WHAT THIS EXERCISE ASKS:
1: Please quote the fibro fog forum thread word for word, everything from "Thanks Susan. The" down to "in my brain.".
2: In the fibro fog forum thread, what does Susan Purry suggest eating if the brain fog suddenly deteriorates?

SELECTED EXTRACT:
+===+

# feeling "spaced out'



## bellyouch (May 20, 2002)

After about 9 mths of going to every specialist around,I was diagnosed with Fibromyalgia this week.Physically I don't feel any better,but at least I know where all my problems are coming from. My question is I often feel like I'm "spaced out" or in a fog. It's sort of a disconnected feeling.Is this a common symptom? My other question is I have a constant deep burning pain in my right thigh.Sometimes it's in the front,sometimes in the back but always in the one thigh. I find it hurts more while sitting or periods of inactivity.I thought you were supposed to have pain on both not sides? Is this normal?Thanks


----------



## squrts (Aug 14, 2000)

symptoms vary from person to person,but i think you`ll find fibro fog to be one VERY common symptom.the thigh pain sounds like when i sliped a disc in my back.i though there was something wrong with my hip,but it turned out to be refered pain from my siatic nerve in my back.but it could very well be fibro too.


----------



## bellyouch (May 20, 2002)

Thanks.I have a 11mth old baby who I mostly carry on my right hip.I guess maybe that could also be causing the thigh pain.


----------



## Susan Purry (Nov 6, 2001)

Hi Bellyouch, and welcome to the forum







As Squrts said, the 'FibroFog' is very common. It's important to pace your mental activity as well as your physical activity. Also, if the brain fog (cognition, information processing, speech problems) suddenly deteriorates, you may need to eat something - some protein and carbohydrate, or something sugary if it's very bad. Take care,


----------



## bellyouch (May 20, 2002)

Thanks Susan. The best way to describe this feeling is I feel like I'm watching a movie of things going on around me and not really a part of it.I also feel like my eyes are very heavy.I have to say out of the symptoms(ibs c,tmj,dizziness,constant trobbing,burning in thigh,tingling and numbness in feet I could go on and on...)I find this one the most disturbing.I know that's probably a terrible discription,but it's the best way I can describe it.I was like this for 4mths.then it just dissapeared.Unfortunately,it came back about 2 weeks ago.I've had 2 mri's recently so at least I know there is nothing wrong in my brain.


----------

+===+

Collected data entries:

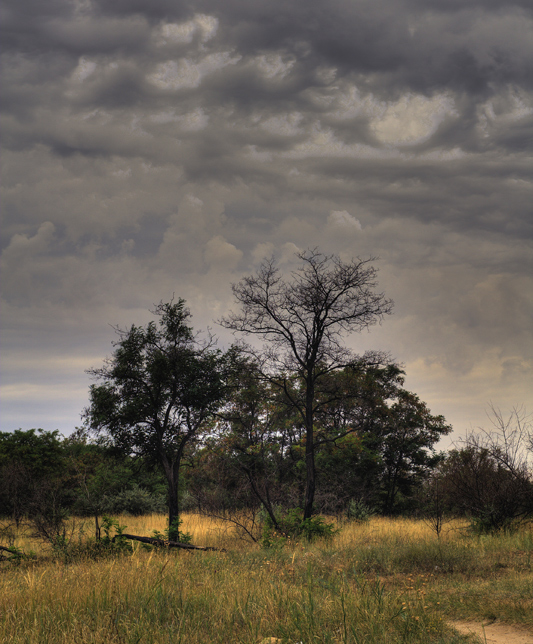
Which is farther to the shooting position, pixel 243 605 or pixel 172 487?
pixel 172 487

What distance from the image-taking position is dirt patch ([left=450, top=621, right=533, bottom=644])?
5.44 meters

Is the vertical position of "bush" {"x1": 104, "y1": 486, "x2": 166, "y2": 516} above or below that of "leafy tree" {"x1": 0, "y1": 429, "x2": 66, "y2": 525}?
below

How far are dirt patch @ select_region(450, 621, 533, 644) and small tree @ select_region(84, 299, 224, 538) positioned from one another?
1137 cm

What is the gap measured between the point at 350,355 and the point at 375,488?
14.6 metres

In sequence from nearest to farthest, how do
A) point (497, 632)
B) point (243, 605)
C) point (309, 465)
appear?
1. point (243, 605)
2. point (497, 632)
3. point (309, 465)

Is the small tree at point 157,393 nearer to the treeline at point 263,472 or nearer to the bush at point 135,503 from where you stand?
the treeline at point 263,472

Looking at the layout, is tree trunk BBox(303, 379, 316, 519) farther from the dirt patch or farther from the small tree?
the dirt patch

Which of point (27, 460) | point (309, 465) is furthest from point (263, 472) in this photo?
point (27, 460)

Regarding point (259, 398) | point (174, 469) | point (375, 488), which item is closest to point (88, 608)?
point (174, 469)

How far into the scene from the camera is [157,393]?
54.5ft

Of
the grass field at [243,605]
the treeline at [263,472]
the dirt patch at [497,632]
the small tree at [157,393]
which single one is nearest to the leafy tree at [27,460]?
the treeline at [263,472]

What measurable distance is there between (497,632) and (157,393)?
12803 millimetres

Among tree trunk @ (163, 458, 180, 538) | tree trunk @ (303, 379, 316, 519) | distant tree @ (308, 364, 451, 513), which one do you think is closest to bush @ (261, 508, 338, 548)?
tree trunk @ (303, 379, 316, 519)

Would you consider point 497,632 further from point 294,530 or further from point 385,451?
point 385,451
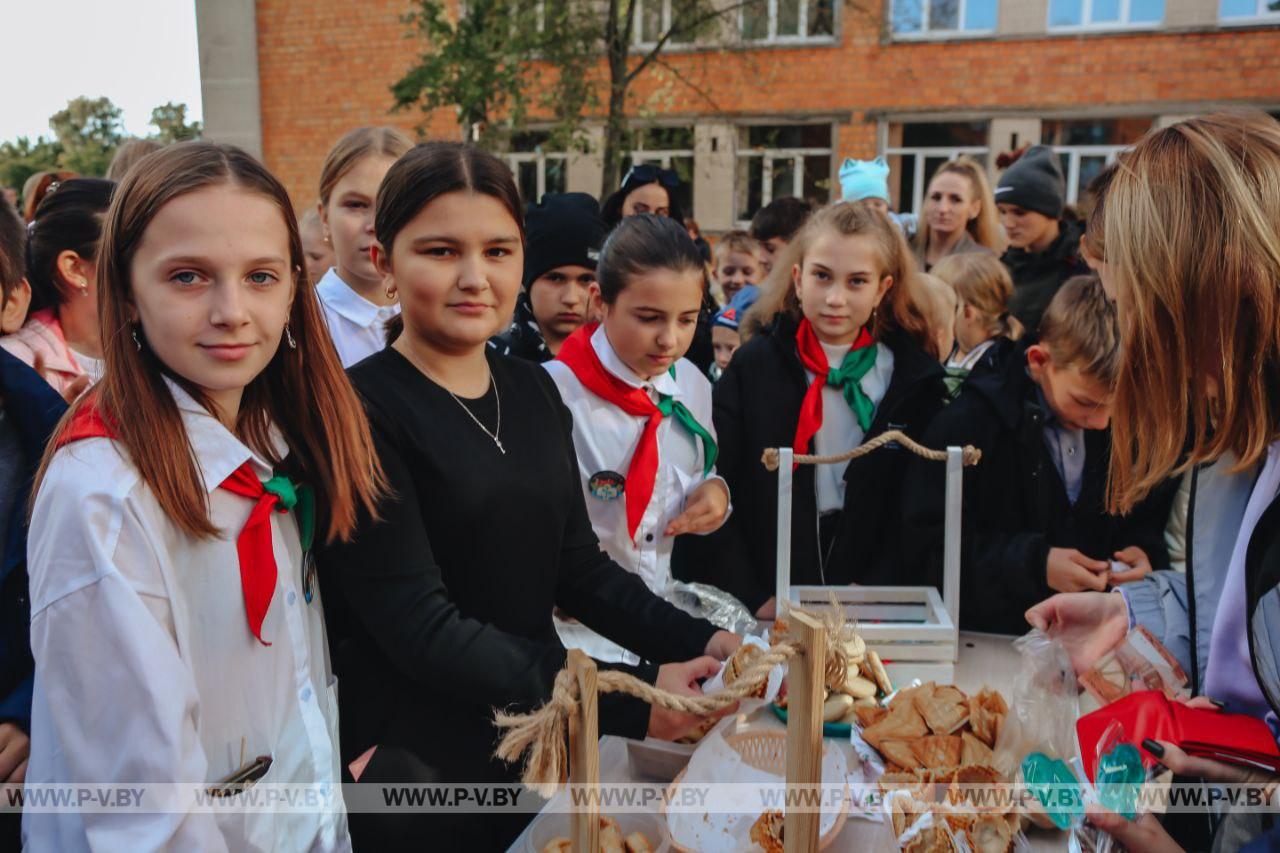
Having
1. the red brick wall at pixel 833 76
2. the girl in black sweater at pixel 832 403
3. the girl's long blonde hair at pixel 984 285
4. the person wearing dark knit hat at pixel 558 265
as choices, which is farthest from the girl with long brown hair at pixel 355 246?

+===+

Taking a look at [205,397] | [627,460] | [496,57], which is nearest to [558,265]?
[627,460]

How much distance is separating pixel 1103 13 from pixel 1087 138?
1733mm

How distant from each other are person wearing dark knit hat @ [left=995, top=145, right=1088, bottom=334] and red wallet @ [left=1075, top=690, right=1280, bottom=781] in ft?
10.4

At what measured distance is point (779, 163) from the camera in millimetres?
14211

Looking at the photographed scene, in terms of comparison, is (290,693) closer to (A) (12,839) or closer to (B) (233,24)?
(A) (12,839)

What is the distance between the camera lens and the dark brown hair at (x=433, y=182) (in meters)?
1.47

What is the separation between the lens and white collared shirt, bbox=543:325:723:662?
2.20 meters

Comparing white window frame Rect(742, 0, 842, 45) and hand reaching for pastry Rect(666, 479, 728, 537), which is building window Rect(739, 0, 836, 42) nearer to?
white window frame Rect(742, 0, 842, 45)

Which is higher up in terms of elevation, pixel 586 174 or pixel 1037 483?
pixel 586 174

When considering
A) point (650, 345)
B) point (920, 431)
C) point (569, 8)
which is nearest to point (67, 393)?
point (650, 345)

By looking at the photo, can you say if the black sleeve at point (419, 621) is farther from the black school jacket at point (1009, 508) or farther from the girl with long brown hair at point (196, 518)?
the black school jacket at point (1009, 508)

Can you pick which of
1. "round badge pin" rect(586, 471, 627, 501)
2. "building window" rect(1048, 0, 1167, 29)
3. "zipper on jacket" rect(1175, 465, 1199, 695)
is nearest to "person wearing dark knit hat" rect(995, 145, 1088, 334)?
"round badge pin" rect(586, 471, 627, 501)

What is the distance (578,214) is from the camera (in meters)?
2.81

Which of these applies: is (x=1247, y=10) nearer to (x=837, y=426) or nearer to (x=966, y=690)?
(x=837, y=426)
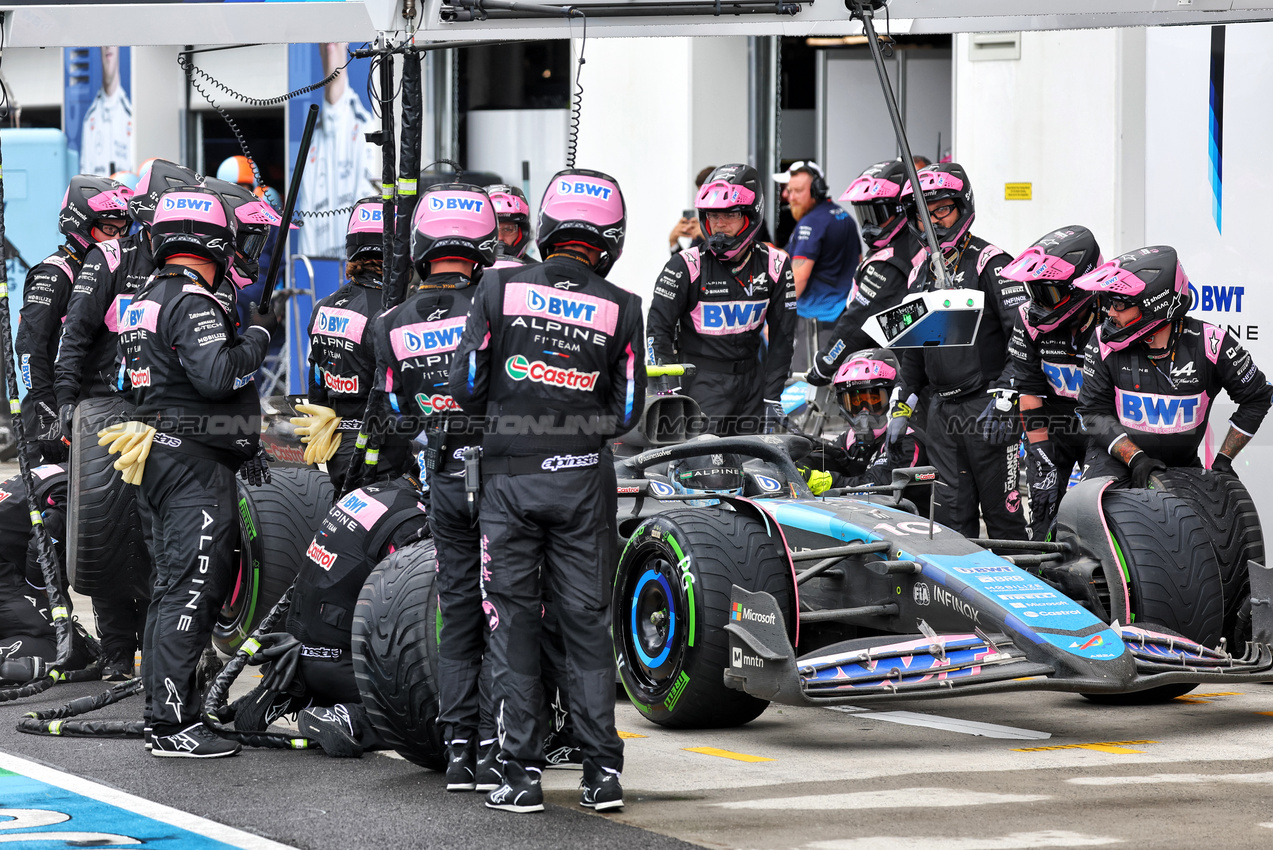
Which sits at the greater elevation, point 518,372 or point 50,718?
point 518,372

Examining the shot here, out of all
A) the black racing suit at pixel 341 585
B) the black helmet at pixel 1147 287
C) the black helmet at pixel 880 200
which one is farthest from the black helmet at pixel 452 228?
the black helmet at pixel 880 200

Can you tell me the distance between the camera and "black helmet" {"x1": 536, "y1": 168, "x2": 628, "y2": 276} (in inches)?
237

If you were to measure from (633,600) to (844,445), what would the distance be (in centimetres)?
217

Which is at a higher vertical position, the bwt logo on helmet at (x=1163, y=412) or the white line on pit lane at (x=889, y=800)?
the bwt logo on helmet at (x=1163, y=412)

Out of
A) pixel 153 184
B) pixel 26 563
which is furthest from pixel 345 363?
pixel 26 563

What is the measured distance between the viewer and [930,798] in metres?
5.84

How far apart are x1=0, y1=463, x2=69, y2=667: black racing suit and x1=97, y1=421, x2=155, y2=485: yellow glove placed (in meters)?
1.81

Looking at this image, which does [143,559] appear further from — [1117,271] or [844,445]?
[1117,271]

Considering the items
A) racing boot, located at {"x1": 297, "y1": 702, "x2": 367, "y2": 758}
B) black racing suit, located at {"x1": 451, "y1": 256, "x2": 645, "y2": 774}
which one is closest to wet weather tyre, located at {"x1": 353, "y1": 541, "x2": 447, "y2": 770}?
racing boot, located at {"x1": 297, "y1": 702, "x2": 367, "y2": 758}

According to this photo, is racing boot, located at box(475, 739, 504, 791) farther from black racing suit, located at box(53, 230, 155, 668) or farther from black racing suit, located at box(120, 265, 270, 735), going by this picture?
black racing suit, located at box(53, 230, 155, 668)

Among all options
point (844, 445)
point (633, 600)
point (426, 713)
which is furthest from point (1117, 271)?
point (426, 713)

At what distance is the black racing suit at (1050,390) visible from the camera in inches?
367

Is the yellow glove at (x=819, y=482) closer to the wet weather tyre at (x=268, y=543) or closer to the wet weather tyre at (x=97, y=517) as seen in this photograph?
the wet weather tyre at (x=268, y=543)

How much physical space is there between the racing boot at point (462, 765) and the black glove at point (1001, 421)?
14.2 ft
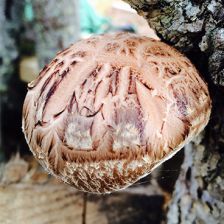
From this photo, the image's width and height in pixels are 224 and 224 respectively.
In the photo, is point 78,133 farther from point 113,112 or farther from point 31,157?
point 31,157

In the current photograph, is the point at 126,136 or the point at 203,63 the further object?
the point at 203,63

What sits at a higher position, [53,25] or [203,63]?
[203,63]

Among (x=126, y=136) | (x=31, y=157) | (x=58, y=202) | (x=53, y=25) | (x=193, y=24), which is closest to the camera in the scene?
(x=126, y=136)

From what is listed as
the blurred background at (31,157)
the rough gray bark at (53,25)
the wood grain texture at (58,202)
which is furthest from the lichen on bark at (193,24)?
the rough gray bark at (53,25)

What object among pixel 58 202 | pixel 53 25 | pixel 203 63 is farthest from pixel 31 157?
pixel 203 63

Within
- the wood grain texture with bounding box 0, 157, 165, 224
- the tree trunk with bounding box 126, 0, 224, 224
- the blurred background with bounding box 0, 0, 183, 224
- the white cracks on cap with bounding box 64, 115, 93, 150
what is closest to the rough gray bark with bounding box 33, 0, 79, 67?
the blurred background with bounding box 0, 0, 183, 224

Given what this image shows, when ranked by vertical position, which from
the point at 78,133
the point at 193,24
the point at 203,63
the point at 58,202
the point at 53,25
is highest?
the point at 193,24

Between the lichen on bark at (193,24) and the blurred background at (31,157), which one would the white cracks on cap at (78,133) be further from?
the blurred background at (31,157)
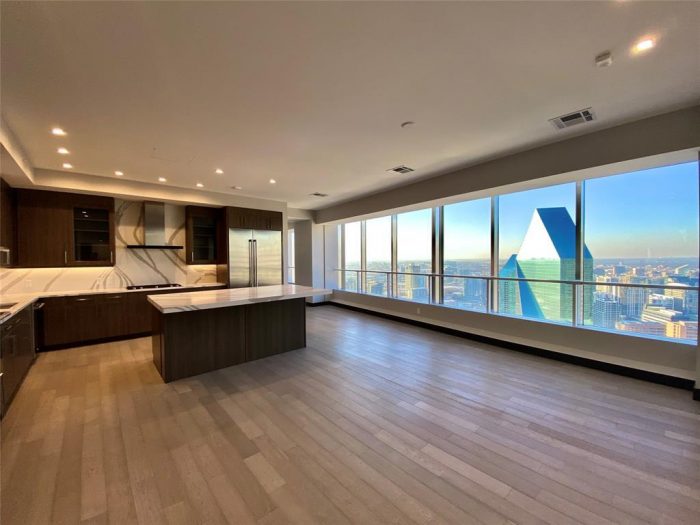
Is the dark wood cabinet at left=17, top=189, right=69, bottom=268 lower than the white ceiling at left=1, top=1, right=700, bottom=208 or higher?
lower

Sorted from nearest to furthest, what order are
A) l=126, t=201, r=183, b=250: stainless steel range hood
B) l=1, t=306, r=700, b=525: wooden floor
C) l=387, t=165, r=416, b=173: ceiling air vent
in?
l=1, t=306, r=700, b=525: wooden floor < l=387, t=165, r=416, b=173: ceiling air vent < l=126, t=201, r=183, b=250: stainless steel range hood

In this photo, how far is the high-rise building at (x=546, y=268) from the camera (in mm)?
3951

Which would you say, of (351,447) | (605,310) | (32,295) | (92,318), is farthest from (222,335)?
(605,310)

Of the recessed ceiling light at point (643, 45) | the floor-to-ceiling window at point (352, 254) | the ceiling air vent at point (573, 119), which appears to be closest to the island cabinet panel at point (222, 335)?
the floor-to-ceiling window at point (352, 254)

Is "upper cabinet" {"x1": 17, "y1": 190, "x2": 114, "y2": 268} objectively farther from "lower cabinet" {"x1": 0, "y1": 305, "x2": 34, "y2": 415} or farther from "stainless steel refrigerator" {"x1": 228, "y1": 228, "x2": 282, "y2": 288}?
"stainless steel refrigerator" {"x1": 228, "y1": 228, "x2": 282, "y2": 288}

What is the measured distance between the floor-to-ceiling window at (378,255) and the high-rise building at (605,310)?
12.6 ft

+===+

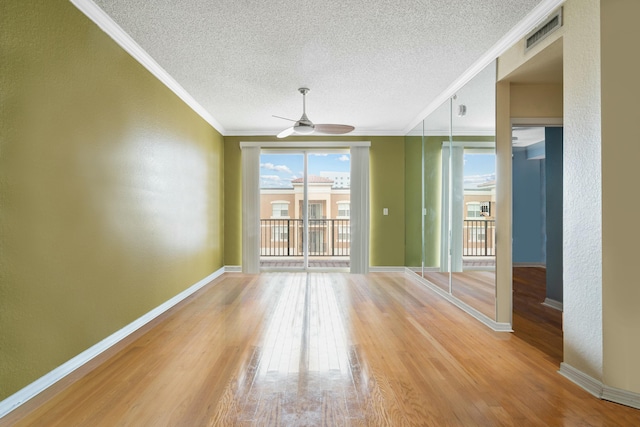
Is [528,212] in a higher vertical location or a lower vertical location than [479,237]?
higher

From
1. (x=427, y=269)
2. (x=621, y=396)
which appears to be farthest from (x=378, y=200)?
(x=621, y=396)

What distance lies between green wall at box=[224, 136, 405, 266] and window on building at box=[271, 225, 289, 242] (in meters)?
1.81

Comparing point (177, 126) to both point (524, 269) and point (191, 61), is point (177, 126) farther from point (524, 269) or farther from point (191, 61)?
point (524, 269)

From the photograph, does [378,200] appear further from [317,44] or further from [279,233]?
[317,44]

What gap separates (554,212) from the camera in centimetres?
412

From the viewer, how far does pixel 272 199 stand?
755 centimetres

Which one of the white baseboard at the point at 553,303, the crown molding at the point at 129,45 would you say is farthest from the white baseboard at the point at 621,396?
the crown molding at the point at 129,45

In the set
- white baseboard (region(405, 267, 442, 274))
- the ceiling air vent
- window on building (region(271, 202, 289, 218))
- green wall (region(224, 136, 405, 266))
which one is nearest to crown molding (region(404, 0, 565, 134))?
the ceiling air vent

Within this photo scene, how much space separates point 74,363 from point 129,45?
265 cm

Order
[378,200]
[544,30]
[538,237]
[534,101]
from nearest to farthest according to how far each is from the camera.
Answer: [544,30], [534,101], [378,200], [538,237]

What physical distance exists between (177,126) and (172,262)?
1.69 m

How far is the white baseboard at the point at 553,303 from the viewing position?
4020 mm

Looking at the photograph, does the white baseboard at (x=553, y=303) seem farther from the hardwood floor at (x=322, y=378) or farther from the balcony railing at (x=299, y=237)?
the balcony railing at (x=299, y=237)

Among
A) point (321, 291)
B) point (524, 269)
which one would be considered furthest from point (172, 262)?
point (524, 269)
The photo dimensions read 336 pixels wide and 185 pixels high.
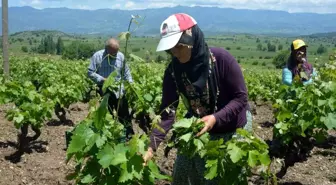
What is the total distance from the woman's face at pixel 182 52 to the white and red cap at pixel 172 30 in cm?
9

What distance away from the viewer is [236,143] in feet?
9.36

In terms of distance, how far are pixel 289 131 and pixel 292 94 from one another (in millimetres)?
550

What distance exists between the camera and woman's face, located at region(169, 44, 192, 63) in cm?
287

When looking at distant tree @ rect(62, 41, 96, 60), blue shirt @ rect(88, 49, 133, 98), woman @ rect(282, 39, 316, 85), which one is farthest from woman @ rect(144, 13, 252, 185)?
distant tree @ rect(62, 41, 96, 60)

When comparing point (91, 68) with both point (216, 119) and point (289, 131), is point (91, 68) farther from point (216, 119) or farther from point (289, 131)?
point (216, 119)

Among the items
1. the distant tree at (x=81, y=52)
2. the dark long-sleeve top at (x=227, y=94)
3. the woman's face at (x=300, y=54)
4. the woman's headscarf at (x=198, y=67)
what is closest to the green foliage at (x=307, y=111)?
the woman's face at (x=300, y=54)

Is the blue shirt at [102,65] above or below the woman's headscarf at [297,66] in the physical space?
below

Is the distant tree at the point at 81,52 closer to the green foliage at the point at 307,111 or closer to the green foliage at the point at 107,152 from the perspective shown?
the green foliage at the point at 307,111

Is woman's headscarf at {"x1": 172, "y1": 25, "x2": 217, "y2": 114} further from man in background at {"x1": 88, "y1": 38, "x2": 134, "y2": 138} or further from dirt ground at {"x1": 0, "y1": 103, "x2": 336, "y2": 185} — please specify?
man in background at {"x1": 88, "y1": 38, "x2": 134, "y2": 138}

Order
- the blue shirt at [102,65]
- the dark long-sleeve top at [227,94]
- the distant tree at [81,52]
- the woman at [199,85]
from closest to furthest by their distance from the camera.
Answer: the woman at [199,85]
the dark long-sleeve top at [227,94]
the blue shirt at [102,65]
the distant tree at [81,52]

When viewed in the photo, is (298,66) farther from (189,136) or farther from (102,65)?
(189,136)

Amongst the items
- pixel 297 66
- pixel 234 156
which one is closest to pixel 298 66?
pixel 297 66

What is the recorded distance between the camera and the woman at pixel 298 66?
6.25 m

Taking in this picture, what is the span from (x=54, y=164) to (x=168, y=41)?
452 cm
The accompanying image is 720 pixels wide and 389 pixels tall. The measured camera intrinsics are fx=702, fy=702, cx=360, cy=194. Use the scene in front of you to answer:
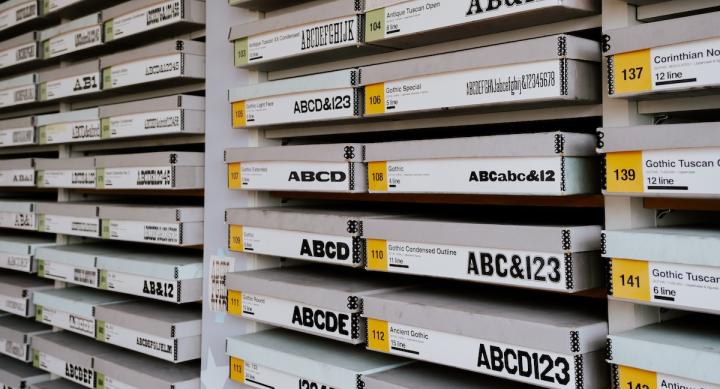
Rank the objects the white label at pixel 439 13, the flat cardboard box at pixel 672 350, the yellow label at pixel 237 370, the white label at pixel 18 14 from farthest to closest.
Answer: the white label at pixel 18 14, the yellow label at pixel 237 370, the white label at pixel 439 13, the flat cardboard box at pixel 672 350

+===+

RESULTS IN ORDER:
1:
Thanks Susan. The best way to describe this feeling is I feel like I'm watching a movie of things going on around me and not really a part of it.I also feel like my eyes are very heavy.I have to say out of the symptoms(ibs c,tmj,dizziness,constant trobbing,burning in thigh,tingling and numbness in feet I could go on and on...)I find this one the most disturbing.I know that's probably a terrible discription,but it's the best way I can describe it.I was like this for 4mths.then it just dissapeared.Unfortunately,it came back about 2 weeks ago.I've had 2 mri's recently so at least I know there is nothing wrong in my brain.

2: Some protein and carbohydrate, or something sugary if it's very bad.